● Aim
Give every entry again, word for word and in full.

● The records

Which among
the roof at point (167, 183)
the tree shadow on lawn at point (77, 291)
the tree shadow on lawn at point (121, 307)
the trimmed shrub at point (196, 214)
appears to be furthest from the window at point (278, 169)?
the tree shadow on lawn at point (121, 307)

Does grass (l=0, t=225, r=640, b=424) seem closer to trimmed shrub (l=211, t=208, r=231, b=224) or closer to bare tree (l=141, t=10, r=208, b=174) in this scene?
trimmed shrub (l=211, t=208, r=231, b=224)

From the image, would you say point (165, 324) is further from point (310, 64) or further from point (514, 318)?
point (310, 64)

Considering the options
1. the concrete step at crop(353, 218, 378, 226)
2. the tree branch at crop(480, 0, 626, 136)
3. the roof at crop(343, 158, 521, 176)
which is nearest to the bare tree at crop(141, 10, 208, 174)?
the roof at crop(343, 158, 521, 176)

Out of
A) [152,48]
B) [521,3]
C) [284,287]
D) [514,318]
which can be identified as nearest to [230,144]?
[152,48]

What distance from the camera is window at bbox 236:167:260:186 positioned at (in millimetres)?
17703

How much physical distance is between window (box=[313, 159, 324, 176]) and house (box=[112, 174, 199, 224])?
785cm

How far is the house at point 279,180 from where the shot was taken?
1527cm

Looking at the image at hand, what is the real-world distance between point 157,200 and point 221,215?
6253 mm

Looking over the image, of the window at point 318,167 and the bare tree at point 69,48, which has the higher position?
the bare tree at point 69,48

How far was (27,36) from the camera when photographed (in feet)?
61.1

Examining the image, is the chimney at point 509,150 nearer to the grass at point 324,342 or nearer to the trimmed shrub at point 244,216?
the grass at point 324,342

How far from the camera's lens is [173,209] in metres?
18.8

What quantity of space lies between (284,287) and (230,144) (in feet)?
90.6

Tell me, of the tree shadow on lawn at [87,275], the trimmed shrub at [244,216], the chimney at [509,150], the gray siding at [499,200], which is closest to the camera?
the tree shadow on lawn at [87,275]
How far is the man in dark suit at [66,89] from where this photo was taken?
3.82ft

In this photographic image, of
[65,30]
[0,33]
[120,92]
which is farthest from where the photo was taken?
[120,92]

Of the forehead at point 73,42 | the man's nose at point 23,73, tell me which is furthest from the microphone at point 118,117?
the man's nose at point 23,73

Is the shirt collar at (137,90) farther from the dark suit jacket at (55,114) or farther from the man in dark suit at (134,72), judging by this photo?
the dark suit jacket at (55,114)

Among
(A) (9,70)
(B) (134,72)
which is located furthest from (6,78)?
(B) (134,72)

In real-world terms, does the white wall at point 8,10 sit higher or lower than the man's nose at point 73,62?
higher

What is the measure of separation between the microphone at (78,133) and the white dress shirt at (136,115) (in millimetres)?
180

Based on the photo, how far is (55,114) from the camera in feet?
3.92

● Complete answer
Which among
the roof at point (167, 183)
the tree shadow on lawn at point (77, 291)
the tree shadow on lawn at point (121, 307)
the trimmed shrub at point (196, 214)
appears to be furthest from the window at point (278, 169)?
the tree shadow on lawn at point (121, 307)

Does grass (l=0, t=225, r=640, b=424) seem closer to trimmed shrub (l=211, t=208, r=231, b=224) or closer to bare tree (l=141, t=10, r=208, b=174) in this scene?
trimmed shrub (l=211, t=208, r=231, b=224)

From the image, would you say point (165, 324) is further from point (310, 64) or further from point (514, 318)?
point (310, 64)

Considering the options
1. the concrete step at crop(353, 218, 378, 226)
2. the tree branch at crop(480, 0, 626, 136)
3. the roof at crop(343, 158, 521, 176)
which is nearest to the bare tree at crop(141, 10, 208, 174)?
the roof at crop(343, 158, 521, 176)

Out of
A) [152,48]
B) [521,3]
C) [284,287]
D) [514,318]
which can be identified as nearest to [230,144]?
[152,48]

What distance from the camera is window at bbox 236:167:260:186 positioned at (in millimetres)?
17703

How much physical distance is between window (box=[313, 159, 324, 176]) and house (box=[112, 174, 199, 224])?
785cm

How far is the house at point 279,180 from where the shot was taken?
1527cm

Looking at the image at hand, what is the real-world distance between point 157,200 and point 221,215?
6253 mm

Looking over the image, of the window at point 318,167 and the bare tree at point 69,48, which has the higher position?
the bare tree at point 69,48

How far was (27,36) from the camera when photographed (in feet)?
61.1

Examining the image, is the chimney at point 509,150 nearer to the grass at point 324,342 or nearer to the trimmed shrub at point 244,216?
the grass at point 324,342

How far from the camera's lens is [173,209] in metres?
18.8

What quantity of space lies between (284,287) and (230,144) (in feet)?
90.6

Tell me, of the tree shadow on lawn at [87,275], the trimmed shrub at [244,216], the chimney at [509,150], the gray siding at [499,200], which is closest to the camera?
the tree shadow on lawn at [87,275]
How far is the man in dark suit at [66,89] from where this photo was taken?
3.82ft

In this photographic image, of
[65,30]
[0,33]
[120,92]
which is farthest from where the photo was taken?
[120,92]

Of the forehead at point 73,42 | the man's nose at point 23,73, tell me which is furthest from the microphone at point 118,117?
the man's nose at point 23,73

Is the shirt collar at (137,90) farther from the dark suit jacket at (55,114) or farther from the man in dark suit at (134,72), judging by this photo?
the dark suit jacket at (55,114)

Among
(A) (9,70)
(B) (134,72)
which is located furthest from (6,78)?
(B) (134,72)

In real-world terms, does the white wall at point 8,10 sit higher or lower than the man's nose at point 73,62?
higher

What is the measure of separation between the microphone at (78,133) and the white dress shirt at (136,115) (in millimetres)?
180

Based on the photo, how far is (55,114) from the camera in feet?
3.92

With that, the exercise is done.